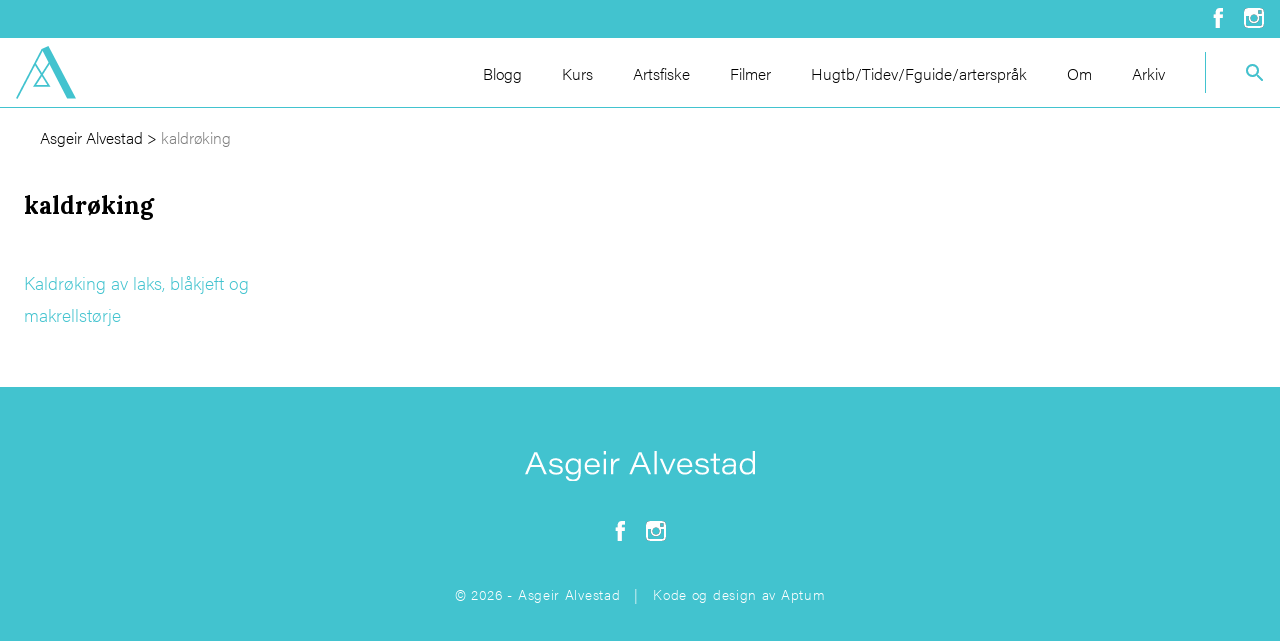

--- FILE ---
content_type: image/svg+xml
request_url: https://d26v6zbwbj9fsi.cloudfront.net/wp-content/uploads/2019/08/22084256/aa_logo_negativ.svg
body_size: 1191
content:
<?xml version="1.0" encoding="UTF-8"?> <svg xmlns="http://www.w3.org/2000/svg" viewBox="0 0 308.55 39.63"><defs><style>.cls-1{fill:#fff}</style></defs><g id="Layer_2" data-name="Layer 2"><g id="Layer_1-2" data-name="Layer 1"><path class="cls-1" d="M7.4 20.92l-4 9.23H0L12.48 1.68h3.76l12.92 28.47h-3.49l-4.19-9.23zm13-2.84C16.64 9.84 14.92 6 14.28 4.12c-.6 1.8-2.68 6.84-5.72 14zM35 24.08c.76 2.68 3 4.19 6.92 4.19 4.2 0 5.76-1.51 5.76-3.55 0-1.84-1-3.16-6.48-3.76-6.88-.84-8.32-3.2-8.32-5.72s2-5.76 8.28-5.76c7 0 8.76 3.68 8.92 6H47c-.32-1.32-1.2-3.52-6.08-3.52-4.12 0-5 1.8-5 3.08 0 1.68 1 2.68 5.88 3.32 7.4 1 8.92 3.16 8.92 6.2 0 3.6-2.76 6.19-9 6.19-6 0-9.12-2.51-9.84-6.63zM74.72 27.4c0 7.67-2.28 12.23-10.52 12.23-7.6 0-9.24-4.44-9.6-6.84h3.08c.64 2.28 2.24 4.28 6.68 4.28 6.4 0 7.4-4.12 7.4-9.55v-1.16c-1.24 2.56-3.56 4.15-7.84 4.15-5.64 0-9.56-4.39-9.56-10.15 0-6.52 4.72-10.88 10-10.88 4.72 0 6.72 2.2 7.36 3.88 0-1 0-2.76.12-3.32h2.87v5.8zm-10.08.43c4.48 0 7.2-2.79 7.2-7.87s-2.6-7.84-7-7.84c-5.08 0-7.36 4.16-7.36 8.08 0 4.52 3 7.63 7.16 7.63zM83 20.8c.24 4.28 3.08 7.36 7.48 7.36 3.36 0 5.28-1.44 6.44-3.6h3c-1 2.84-3.84 6.15-9.72 6.15-6.88 0-10.2-5.19-10.2-10.55C80 14 84.08 9.48 90.12 9.48c7.55 0 10.12 5.64 10.12 10.48v.84zm14-2.36c-.16-2.64-1.56-6.48-7-6.48-4.36 0-6.6 2.8-7 6.48zM105.64 4.4V0h3v4.4zm0 5.64h3v20.11h-3zM115.44 15.52v-5.48h2.92c0 .56.12 2.64.12 4.68a8.65 8.65 0 0 1 8.28-5.24v3c-4.68-.08-8.28 3-8.28 9v8.71h-3zM147.44 20.92l-4 9.23H140l12.51-28.47h3.76l12.92 28.47h-3.48l-4.2-9.23zm12.95-2.84C156.67 9.84 155 6 154.32 4.12c-.6 1.8-2.68 6.84-5.71 14zM173.6 30.15V0h3v30.15zM184.16 10c1.56 3.72 6.71 15.16 7.47 17.24.48-1.48 1.84-4.76 7.32-17.24h3.12l-9 20.11h-3.23l-9-20.11zM207.24 20.8c.24 4.28 3.08 7.36 7.47 7.36 3.36 0 5.28-1.44 6.44-3.6h3c-1 2.84-3.84 6.15-9.72 6.15-6.91 0-10.27-5.19-10.27-10.55 0-6.2 4.12-10.68 10.15-10.68 7.56 0 10.12 5.64 10.12 10.48v.84zm14-2.36c-.16-2.64-1.56-6.48-7-6.48-4.35 0-6.59 2.8-7 6.48zM231 24.08c.76 2.68 3 4.19 6.91 4.19 4.2 0 5.76-1.51 5.76-3.55 0-1.84-1-3.16-6.48-3.76-6.87-.84-8.31-3.2-8.31-5.72s2-5.76 8.27-5.76c7 0 8.76 3.68 8.92 6h-3c-.32-1.32-1.2-3.52-6.07-3.52-4.12 0-5 1.8-5 3.08 0 1.68 1 2.68 5.87 3.32 7.4 1 8.92 3.16 8.92 6.2 0 3.6-2.76 6.19-9 6.19-6 0-9.11-2.51-9.83-6.63zM249 10h4.12V3.4h3V10h5.43v2.48h-5.43v11.8c0 2.48.67 3.6 2.91 3.6a9.78 9.78 0 0 0 2.08-.2V30a8.15 8.15 0 0 1-2.84.36c-4 0-5.15-1.79-5.15-5.75V12.52H249zM282.91 25.36c0 1.8.12 4.31.2 4.79h-2.88A21.7 21.7 0 0 1 280 27c-1.08 2.19-3.32 3.71-7.72 3.71-5.76 0-7.79-3.47-7.79-6.43 0-5.12 4.68-6.52 10.35-6.52H280v-1.2c0-2.36-1-4.64-5.68-4.64-4.19 0-5.19 1.88-5.63 4h-3c.24-2.72 2-6.4 8.63-6.4 6.92 0 8.64 3.4 8.64 6.72zM280 20h-5c-5 0-7.44 1.08-7.44 4.08 0 2.2 1.6 4.08 5.23 4.08 5.88 0 7.24-3.56 7.24-7.12zM308.51 0v30.15h-2.92a28 28 0 0 1-.16-3.27c-1 1.76-2.8 3.83-7.6 3.83-5.87 0-9.71-4.39-9.71-10.43 0-6.6 4.84-10.8 10.15-10.8 5 0 6.6 2.36 7.16 3.4V0zm-10.16 28.08c5.24 0 7.28-3.36 7.28-8.08s-1.6-7.88-7.08-7.88c-4.92 0-7.28 4-7.28 8.08 0 3.88 2.36 7.88 7.08 7.88z"></path></g></g></svg>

Your objective: All of the lines above should be copied exactly, apart from the pictures.

Expected output:
--- FILE ---
content_type: image/svg+xml
request_url: https://d26v6zbwbj9fsi.cloudfront.net/wp-content/uploads/2019/08/22084256/aa_logo_negativ.svg
body_size: 1191
content:
<?xml version="1.0" encoding="UTF-8"?> <svg xmlns="http://www.w3.org/2000/svg" viewBox="0 0 308.55 39.63"><defs><style>.cls-1{fill:#fff}</style></defs><g id="Layer_2" data-name="Layer 2"><g id="Layer_1-2" data-name="Layer 1"><path class="cls-1" d="M7.4 20.92l-4 9.23H0L12.48 1.68h3.76l12.92 28.47h-3.49l-4.19-9.23zm13-2.84C16.64 9.84 14.92 6 14.28 4.12c-.6 1.8-2.68 6.84-5.72 14zM35 24.08c.76 2.68 3 4.19 6.92 4.19 4.2 0 5.76-1.51 5.76-3.55 0-1.84-1-3.16-6.48-3.76-6.88-.84-8.32-3.2-8.32-5.72s2-5.76 8.28-5.76c7 0 8.76 3.68 8.92 6H47c-.32-1.32-1.2-3.52-6.08-3.52-4.12 0-5 1.8-5 3.08 0 1.68 1 2.68 5.88 3.32 7.4 1 8.92 3.16 8.92 6.2 0 3.6-2.76 6.19-9 6.19-6 0-9.12-2.51-9.84-6.63zM74.72 27.4c0 7.67-2.28 12.23-10.52 12.23-7.6 0-9.24-4.44-9.6-6.84h3.08c.64 2.28 2.24 4.28 6.68 4.28 6.4 0 7.4-4.12 7.4-9.55v-1.16c-1.24 2.56-3.56 4.15-7.84 4.15-5.64 0-9.56-4.39-9.56-10.15 0-6.52 4.72-10.88 10-10.88 4.72 0 6.72 2.2 7.36 3.88 0-1 0-2.76.12-3.32h2.87v5.8zm-10.08.43c4.48 0 7.2-2.79 7.2-7.87s-2.6-7.84-7-7.84c-5.08 0-7.36 4.16-7.36 8.08 0 4.52 3 7.63 7.16 7.63zM83 20.8c.24 4.28 3.08 7.36 7.48 7.36 3.36 0 5.28-1.44 6.44-3.6h3c-1 2.84-3.84 6.15-9.72 6.15-6.88 0-10.2-5.19-10.2-10.55C80 14 84.08 9.48 90.12 9.48c7.55 0 10.12 5.64 10.12 10.48v.84zm14-2.36c-.16-2.64-1.56-6.48-7-6.48-4.36 0-6.6 2.8-7 6.48zM105.64 4.4V0h3v4.4zm0 5.64h3v20.11h-3zM115.44 15.52v-5.48h2.92c0 .56.12 2.64.12 4.68a8.65 8.65 0 0 1 8.28-5.24v3c-4.68-.08-8.28 3-8.28 9v8.71h-3zM147.44 20.92l-4 9.23H140l12.51-28.47h3.76l12.92 28.47h-3.48l-4.2-9.23zm12.95-2.84C156.67 9.84 155 6 154.32 4.12c-.6 1.8-2.68 6.84-5.71 14zM173.6 30.15V0h3v30.15zM184.16 10c1.56 3.72 6.71 15.16 7.47 17.24.48-1.48 1.84-4.76 7.32-17.24h3.12l-9 20.11h-3.23l-9-20.11zM207.24 20.8c.24 4.28 3.08 7.36 7.47 7.36 3.36 0 5.28-1.44 6.44-3.6h3c-1 2.84-3.84 6.15-9.72 6.15-6.91 0-10.27-5.19-10.27-10.55 0-6.2 4.12-10.68 10.15-10.68 7.56 0 10.12 5.64 10.12 10.48v.84zm14-2.36c-.16-2.64-1.56-6.48-7-6.48-4.35 0-6.59 2.8-7 6.48zM231 24.08c.76 2.68 3 4.19 6.91 4.19 4.2 0 5.76-1.51 5.76-3.55 0-1.84-1-3.16-6.48-3.76-6.87-.84-8.31-3.2-8.31-5.72s2-5.76 8.27-5.76c7 0 8.76 3.68 8.92 6h-3c-.32-1.32-1.2-3.52-6.07-3.52-4.12 0-5 1.8-5 3.08 0 1.68 1 2.68 5.87 3.32 7.4 1 8.92 3.16 8.92 6.2 0 3.6-2.76 6.19-9 6.19-6 0-9.11-2.51-9.83-6.63zM249 10h4.12V3.4h3V10h5.43v2.48h-5.43v11.8c0 2.48.67 3.6 2.91 3.6a9.78 9.78 0 0 0 2.08-.2V30a8.15 8.15 0 0 1-2.84.36c-4 0-5.15-1.79-5.15-5.75V12.52H249zM282.91 25.36c0 1.8.12 4.31.2 4.79h-2.88A21.7 21.7 0 0 1 280 27c-1.08 2.19-3.32 3.71-7.72 3.71-5.76 0-7.79-3.47-7.79-6.43 0-5.12 4.68-6.52 10.35-6.52H280v-1.2c0-2.36-1-4.64-5.68-4.64-4.19 0-5.19 1.88-5.63 4h-3c.24-2.72 2-6.4 8.63-6.4 6.92 0 8.64 3.4 8.64 6.72zM280 20h-5c-5 0-7.44 1.08-7.44 4.08 0 2.2 1.6 4.08 5.23 4.08 5.88 0 7.24-3.56 7.24-7.12zM308.51 0v30.15h-2.92a28 28 0 0 1-.16-3.27c-1 1.76-2.8 3.83-7.6 3.83-5.87 0-9.71-4.39-9.71-10.43 0-6.6 4.84-10.8 10.15-10.8 5 0 6.6 2.36 7.16 3.4V0zm-10.16 28.08c5.24 0 7.28-3.36 7.28-8.08s-1.6-7.88-7.08-7.88c-4.92 0-7.28 4-7.28 8.08 0 3.88 2.36 7.88 7.08 7.88z"></path></g></g></svg>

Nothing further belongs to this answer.